● **TEXTE FOURNI**
────
Ce sont les pauvres qui paient
Jean RODHAIN, « Ce sont les pauvres qui paient », La Croix, 22 juillet 1965.[1]
Ce sont les pauvres qui paient
Chronique par Mgr Jean RODHAIN
Je suis totalement incompétent en politique internationale. Je ne juge pas, je ne condamne pas, mais je lis le communiqué officiel :
« Trois vagues successives sur la banlieue d'Hanoï. Mille tonnes de bombes. Objectifs atteints. Un avion porté manquant avec cinq hommes à bord. » L'aumônier militaire de la base (ou du porte-avions) récitera donc l'Office pour ces cinq victimes militaires...
Vous permettez que je fasse de même pour les 5.000 civils, innocentes victimes de cette opération ?
Le communiqué n'en parle jamais. Les journaux presque jamais. Mais je connais ce delta de Tonkin, avec ses rizières les plus peuplées du monde. Pour un pont détruit - et les Français connaissent par expérience vécue la largeur des tapis de bombes - combien de femmes et d'enfants ensanglantés ?
Stratégiquement : c'est un succès militaire. Humainement : c'est un massacre. Chrétiennement : c'est un scandale. Et j'ai, sur mon bureau, la lettre d'un vieil ami, missionnaire au Vietnam, qui me supplie de parler, sinon le silence des chrétiens d'Occident éclipsera les plus beaux schémas du Concile.
Parce que ce sont les pauvres gens des rizières qui paient à tous les coups.
Le chauffeur du camion que j’emprunte ce matin habite en banlieue avec sa famille : 3 pièces pour 11 personnes. J'ai vérifié : son dossier est en attente aux H.L.M. depuis trois ans. Mais on trouve des appartements de luxe, libres tout de suite, tant qu'on en veut.
Est-ce un cas particulier ? Que non pas. La politique actuelle du logement conduit à un écrasement des petits. Un jeune ménage ne peut se loger qu'en empruntant à des taux excessifs.
« L'usure a reparu sur les bords de la Seine à des taux asiatiques. » Ce n’est pas moi qui le dis, c'est la conclusion d'une étude sur le logement que vient de publier un maître des requêtes au Conseil d'État[2].
Toutes les enquêtes sont concordantes : le développement réel et rapide de la construction se spécialise vers les opérations rentables. Dans cette politique, il y a une seule victime : les pauvres.
Voici, dans un jeune pays du Tiers-Monde, un admirable effort agricole. Grâce à l'aide de la F.A.O., un plan est adopté et financé. Grâce à de généreuses initiatives privées, un outillage est procuré. Grâce à des formateurs bénévoles, tout est mis en œuvre. Le désert devient une oasis. Le problème de la faim semble résolu. La province arrive enfin à une production exportable. Mais tout le café produit restera sur le quai. Mais le cacao restera inutilisé. Les lois implacables des marchés internationaux ont fixé un prix mondial du café ou du cacao, qui dévalue toute la production de cette jeune province.
────
● **LISTE DES DONNÉES**

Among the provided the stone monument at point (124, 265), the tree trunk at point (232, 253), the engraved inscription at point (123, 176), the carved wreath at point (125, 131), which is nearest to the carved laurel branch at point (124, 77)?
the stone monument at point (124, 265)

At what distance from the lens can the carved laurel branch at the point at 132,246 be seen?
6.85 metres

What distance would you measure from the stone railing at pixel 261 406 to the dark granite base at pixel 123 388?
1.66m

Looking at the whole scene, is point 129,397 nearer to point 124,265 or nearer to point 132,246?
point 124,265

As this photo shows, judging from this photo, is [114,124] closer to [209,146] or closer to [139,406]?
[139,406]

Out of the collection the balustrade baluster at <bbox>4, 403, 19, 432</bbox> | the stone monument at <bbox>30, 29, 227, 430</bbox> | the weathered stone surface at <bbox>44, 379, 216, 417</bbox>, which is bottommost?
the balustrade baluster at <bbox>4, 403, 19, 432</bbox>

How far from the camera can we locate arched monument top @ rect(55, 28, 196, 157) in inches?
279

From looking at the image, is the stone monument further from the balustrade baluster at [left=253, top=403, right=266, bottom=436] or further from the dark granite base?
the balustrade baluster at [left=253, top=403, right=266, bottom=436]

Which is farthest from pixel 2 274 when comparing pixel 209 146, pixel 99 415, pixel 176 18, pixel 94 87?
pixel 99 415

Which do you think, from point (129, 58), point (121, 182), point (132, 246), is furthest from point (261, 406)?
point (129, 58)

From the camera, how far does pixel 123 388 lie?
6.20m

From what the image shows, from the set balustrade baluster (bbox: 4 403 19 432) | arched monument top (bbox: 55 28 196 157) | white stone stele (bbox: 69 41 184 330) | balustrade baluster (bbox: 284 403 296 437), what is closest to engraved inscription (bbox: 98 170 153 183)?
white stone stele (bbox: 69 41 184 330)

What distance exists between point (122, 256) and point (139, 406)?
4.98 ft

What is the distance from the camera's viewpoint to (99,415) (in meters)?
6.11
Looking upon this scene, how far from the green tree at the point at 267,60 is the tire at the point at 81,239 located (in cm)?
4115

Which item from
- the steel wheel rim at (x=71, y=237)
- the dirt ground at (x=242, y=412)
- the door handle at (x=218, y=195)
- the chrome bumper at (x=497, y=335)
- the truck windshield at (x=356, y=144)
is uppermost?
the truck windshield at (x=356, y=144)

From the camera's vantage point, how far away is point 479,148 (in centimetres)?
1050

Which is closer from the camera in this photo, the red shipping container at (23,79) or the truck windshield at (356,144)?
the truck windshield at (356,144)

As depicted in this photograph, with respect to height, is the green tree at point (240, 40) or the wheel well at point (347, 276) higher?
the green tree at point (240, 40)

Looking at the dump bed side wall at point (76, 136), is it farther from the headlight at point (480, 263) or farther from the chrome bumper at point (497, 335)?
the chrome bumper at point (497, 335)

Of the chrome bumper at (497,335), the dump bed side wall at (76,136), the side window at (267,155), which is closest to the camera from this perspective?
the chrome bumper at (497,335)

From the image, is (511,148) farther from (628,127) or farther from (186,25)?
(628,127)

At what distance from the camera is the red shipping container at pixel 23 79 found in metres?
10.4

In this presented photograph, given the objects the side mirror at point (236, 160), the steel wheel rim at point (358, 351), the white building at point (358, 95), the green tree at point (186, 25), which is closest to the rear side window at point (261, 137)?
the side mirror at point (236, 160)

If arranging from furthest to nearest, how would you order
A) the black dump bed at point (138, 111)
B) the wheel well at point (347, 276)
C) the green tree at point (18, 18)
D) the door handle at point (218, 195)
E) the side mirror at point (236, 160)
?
────
● **CONSIGNES À SUIVRE**
Reprenez la chronique « Ce sont les pauvres qui paient » à la suite de sa dernière phrase et poursuivez-en la rédaction.

● **EN RÉPONSE**
Est-ce la faute des trusts, ou des financiers, ou des institutions internationales ? Je n'en sais rien. Je ne suis ni expert, ni juge, mais je constate le résultat : les victimes ne seront ni les trusts, ni les institutions internationales. Les victimes seront les paysans de la Haute-Volta ou les ouvriers agricoles du Mozambique.
Ce sont toujours les plus pauvres qui paient.
Un médecin a comparu devant le tribunal de E. : cinq fois de suite des forains lui avaient demandé de visiter une voisine mourante. Cinq refus avec réponse : « je fais ma sieste. Ces petites gens ne sont pas revenus une sixième fois, car la voisine mourut quelques instants après la cinquième démarche. J'ignore si le médecin sera condamné. Je souhaite qu'il soit acquitté après avoir prouvé qu'il était dans son droit strict. Je me pose seulement une question : si, pendant cette longue sieste, ce médecin avait reçu un seul coup de téléphone au sujet de la femme du préfet ou de la fille du banquier, aurait-il répondu ainsi ?
Les progrès de la médecine sont admirables. Les lois sociales sont des réussites inestimables. Mais si l'homme ainsi équipé, reste aussi dur que l'homme du XIIIe siècle, ce progrès est nul. Comme au XIIIe siècle, devant l'homme fort, dans notre glorieux XXe siècle, c'est le pauvre qui paie.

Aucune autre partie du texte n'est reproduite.